I tried a few more algorithms but none of them gave me better results. This part was more time consuming than it should be. Unfortunately at the moment there is no API that would allow me to automate the processes of creating and running experiments. Somebody already mentioned that as a possible improvement so there is a chance it will be added in the future: http://feedback.azure.com/forums/257792-machine-learning/suggestions/6179714-expose-api-for-model-building-publishing-automat. It would be great to automatically evaluate several models with different parameters and then pick the one that gives best predictions.
But it is Drag & Drop based programming!
In most cases Drag & Drop based programming demos well, sells well but has serious limitations when it comes to its extensibility and maintainability. “Code” written in this way is hard or impossible to test and offers poor or no ability to reuse logic so “copy and paste” approach tends to be used liberally. At first glance AML seems to belong to this category but after taking a closer look we can see that there is light at the end of the tunnel.
Each AML experiment can be exposed as an independently scalable HTTP endpoint with very well defined input and output. This means that each of them can be easily tested in isolation. This solves the first problem. The second problem can be solved by keeping the orchestration logic outside of AML (e.g. C# service) and treating each AML endpoint as a pure function. It this way we let AML do what it is good at without introducing unnecessary complexity of implementing “ifs” visually.

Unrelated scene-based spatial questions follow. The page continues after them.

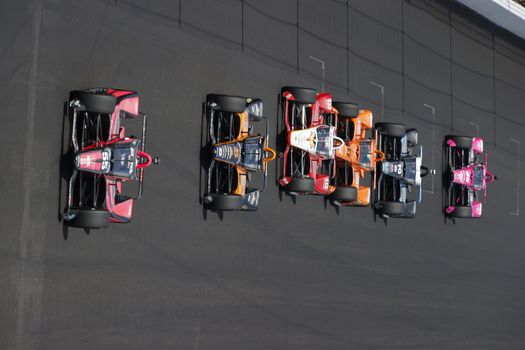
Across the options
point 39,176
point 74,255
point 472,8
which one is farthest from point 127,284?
point 472,8

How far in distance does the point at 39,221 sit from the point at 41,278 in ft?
1.46

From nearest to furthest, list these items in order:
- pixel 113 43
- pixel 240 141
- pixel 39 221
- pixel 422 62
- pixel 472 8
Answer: pixel 39 221 < pixel 113 43 < pixel 240 141 < pixel 422 62 < pixel 472 8

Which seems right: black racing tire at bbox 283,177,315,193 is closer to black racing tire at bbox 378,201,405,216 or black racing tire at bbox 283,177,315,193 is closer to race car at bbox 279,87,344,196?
race car at bbox 279,87,344,196

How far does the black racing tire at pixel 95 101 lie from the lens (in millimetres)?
7020

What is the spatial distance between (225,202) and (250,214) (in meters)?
0.73

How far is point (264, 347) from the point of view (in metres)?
8.93

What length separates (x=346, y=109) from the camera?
9609 millimetres

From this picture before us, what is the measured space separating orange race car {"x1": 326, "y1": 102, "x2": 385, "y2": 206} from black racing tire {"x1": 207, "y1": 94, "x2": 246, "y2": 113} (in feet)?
5.19

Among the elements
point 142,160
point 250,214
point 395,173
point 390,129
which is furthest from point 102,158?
point 390,129

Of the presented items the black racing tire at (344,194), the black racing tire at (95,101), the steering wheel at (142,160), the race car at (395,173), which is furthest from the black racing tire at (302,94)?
the black racing tire at (95,101)

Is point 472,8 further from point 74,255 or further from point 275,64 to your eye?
point 74,255

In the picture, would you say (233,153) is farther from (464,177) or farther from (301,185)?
(464,177)

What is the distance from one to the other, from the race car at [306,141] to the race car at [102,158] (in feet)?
6.20

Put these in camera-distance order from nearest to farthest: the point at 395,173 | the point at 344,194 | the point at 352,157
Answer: the point at 344,194, the point at 352,157, the point at 395,173
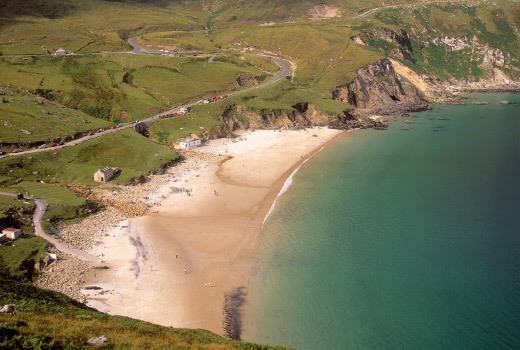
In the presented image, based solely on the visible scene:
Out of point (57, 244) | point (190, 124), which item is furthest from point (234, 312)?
point (190, 124)

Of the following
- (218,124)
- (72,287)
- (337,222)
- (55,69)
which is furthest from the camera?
(55,69)

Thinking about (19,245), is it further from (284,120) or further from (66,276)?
(284,120)

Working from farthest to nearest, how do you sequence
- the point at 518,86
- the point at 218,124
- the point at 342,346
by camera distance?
the point at 518,86
the point at 218,124
the point at 342,346

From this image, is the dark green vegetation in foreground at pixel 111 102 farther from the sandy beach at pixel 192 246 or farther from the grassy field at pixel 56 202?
the sandy beach at pixel 192 246

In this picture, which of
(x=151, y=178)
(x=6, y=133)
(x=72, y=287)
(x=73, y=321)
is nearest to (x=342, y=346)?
(x=73, y=321)

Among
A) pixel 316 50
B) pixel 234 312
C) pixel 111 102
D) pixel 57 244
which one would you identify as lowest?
pixel 234 312

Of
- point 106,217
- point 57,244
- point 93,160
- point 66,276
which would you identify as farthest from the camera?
point 93,160

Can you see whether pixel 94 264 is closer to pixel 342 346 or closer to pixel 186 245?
pixel 186 245
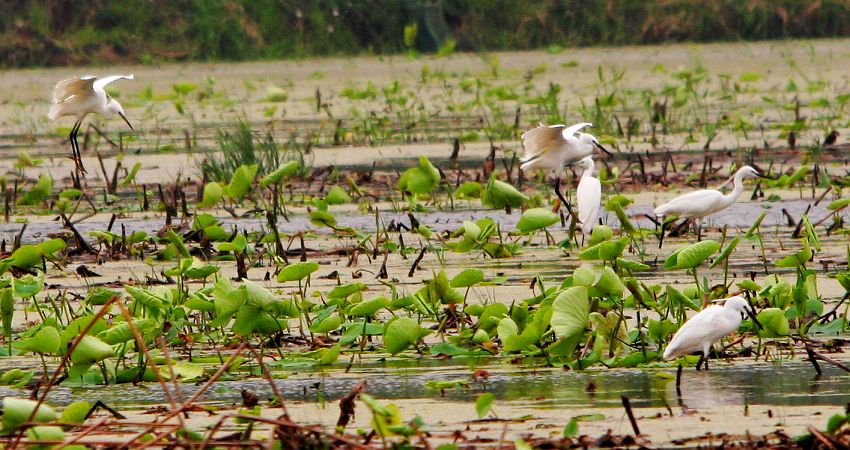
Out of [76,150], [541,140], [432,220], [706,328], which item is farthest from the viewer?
[76,150]

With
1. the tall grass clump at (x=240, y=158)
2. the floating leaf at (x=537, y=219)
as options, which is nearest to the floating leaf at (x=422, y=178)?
the floating leaf at (x=537, y=219)

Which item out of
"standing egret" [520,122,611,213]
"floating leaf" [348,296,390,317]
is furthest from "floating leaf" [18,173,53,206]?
"floating leaf" [348,296,390,317]

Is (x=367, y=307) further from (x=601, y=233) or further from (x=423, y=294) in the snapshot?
(x=601, y=233)

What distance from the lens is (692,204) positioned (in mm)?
5391

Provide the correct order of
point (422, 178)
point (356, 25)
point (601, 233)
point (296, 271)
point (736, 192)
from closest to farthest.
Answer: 1. point (296, 271)
2. point (601, 233)
3. point (736, 192)
4. point (422, 178)
5. point (356, 25)

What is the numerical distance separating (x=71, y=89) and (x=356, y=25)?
40.6 feet

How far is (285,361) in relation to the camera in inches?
147

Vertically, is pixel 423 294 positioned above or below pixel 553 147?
below

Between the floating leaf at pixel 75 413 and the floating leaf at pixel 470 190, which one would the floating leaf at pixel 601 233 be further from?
the floating leaf at pixel 75 413

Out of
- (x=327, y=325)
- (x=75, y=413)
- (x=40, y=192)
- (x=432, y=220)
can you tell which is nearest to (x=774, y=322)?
(x=327, y=325)

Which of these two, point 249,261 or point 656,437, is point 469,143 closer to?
point 249,261

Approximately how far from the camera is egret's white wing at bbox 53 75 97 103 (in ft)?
22.8

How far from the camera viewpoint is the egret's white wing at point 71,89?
Answer: 6.95 m

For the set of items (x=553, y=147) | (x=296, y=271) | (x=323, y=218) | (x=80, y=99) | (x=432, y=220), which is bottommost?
(x=432, y=220)
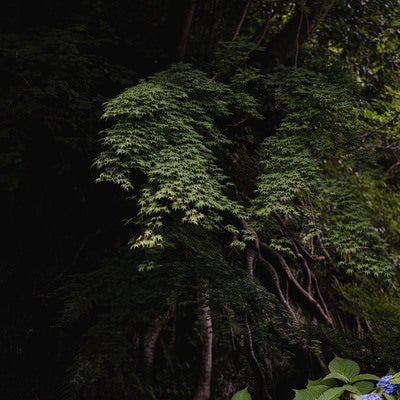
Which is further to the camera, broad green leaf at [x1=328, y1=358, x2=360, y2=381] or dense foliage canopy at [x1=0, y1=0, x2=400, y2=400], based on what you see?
dense foliage canopy at [x1=0, y1=0, x2=400, y2=400]

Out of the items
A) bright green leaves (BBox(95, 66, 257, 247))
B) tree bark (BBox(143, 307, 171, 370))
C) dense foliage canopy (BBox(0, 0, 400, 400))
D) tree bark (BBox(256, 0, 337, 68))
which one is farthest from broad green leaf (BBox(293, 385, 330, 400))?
tree bark (BBox(256, 0, 337, 68))

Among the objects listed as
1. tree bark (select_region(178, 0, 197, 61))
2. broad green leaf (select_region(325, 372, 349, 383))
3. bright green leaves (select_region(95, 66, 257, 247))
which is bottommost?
broad green leaf (select_region(325, 372, 349, 383))

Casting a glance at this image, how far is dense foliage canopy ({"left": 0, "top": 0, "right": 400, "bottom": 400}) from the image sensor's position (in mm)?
1736

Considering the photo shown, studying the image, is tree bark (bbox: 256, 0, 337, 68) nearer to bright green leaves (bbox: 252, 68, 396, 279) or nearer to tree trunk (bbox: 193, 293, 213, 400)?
bright green leaves (bbox: 252, 68, 396, 279)

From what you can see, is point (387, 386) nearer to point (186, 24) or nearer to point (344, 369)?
point (344, 369)

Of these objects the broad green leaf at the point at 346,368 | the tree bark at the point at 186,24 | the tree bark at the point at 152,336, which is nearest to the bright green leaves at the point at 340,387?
the broad green leaf at the point at 346,368

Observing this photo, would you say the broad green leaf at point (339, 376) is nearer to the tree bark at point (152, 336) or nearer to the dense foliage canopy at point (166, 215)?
the dense foliage canopy at point (166, 215)

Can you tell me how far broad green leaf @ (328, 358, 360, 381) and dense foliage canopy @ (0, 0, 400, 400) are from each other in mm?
576

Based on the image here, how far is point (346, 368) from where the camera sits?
121 cm

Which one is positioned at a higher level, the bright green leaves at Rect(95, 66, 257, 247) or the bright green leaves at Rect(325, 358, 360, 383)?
the bright green leaves at Rect(95, 66, 257, 247)

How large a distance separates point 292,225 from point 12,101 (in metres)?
2.76

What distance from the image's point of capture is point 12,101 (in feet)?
6.59

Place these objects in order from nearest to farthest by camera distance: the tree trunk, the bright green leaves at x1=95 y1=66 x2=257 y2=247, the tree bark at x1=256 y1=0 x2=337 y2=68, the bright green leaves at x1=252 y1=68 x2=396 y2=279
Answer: the bright green leaves at x1=95 y1=66 x2=257 y2=247
the bright green leaves at x1=252 y1=68 x2=396 y2=279
the tree trunk
the tree bark at x1=256 y1=0 x2=337 y2=68

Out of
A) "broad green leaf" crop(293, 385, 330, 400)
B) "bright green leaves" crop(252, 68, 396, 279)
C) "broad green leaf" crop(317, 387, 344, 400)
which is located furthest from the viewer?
"bright green leaves" crop(252, 68, 396, 279)
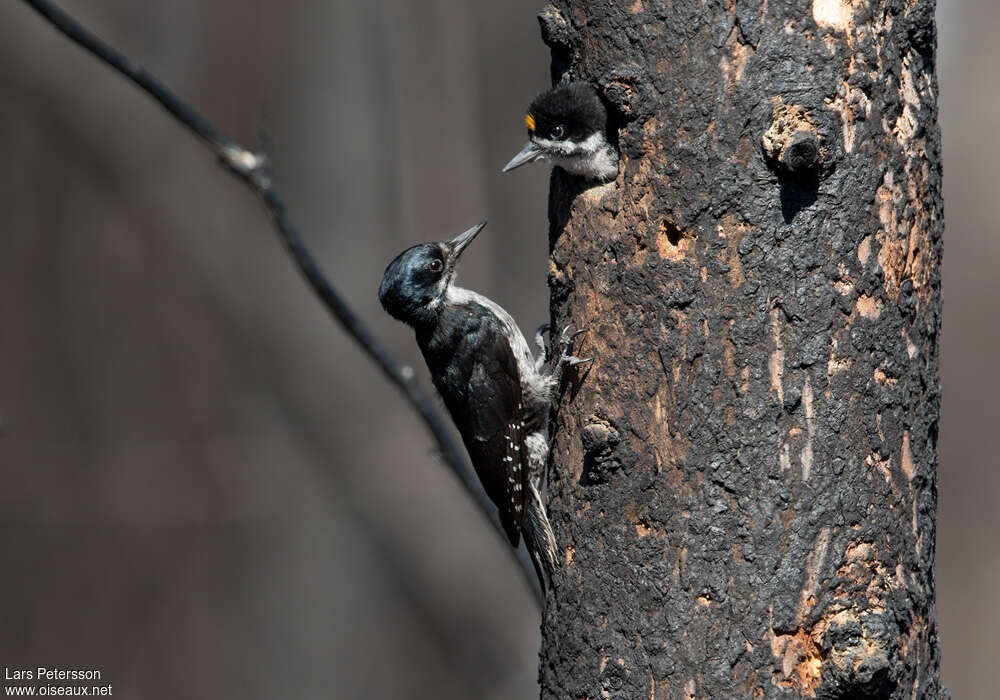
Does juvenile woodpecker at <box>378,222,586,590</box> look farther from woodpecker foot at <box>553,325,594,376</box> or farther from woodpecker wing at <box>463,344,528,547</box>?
woodpecker foot at <box>553,325,594,376</box>

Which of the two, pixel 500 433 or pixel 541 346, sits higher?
pixel 541 346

I’ve trained the perfect model, now what ?
As I mentioned in the pervious paragraph, the trained mode can be exposed as a HTTP endpoint. On top of that AML creates an Excel file that is a very simple client build on top of the HTTP endpoint. As you type parameters the section with predicted values get refreshed. And if you want to share your awesome prediction engine with the rest of the world you can always upload it to AML Gallery. One of the available APIs there is a service that calculates person age based on their photo.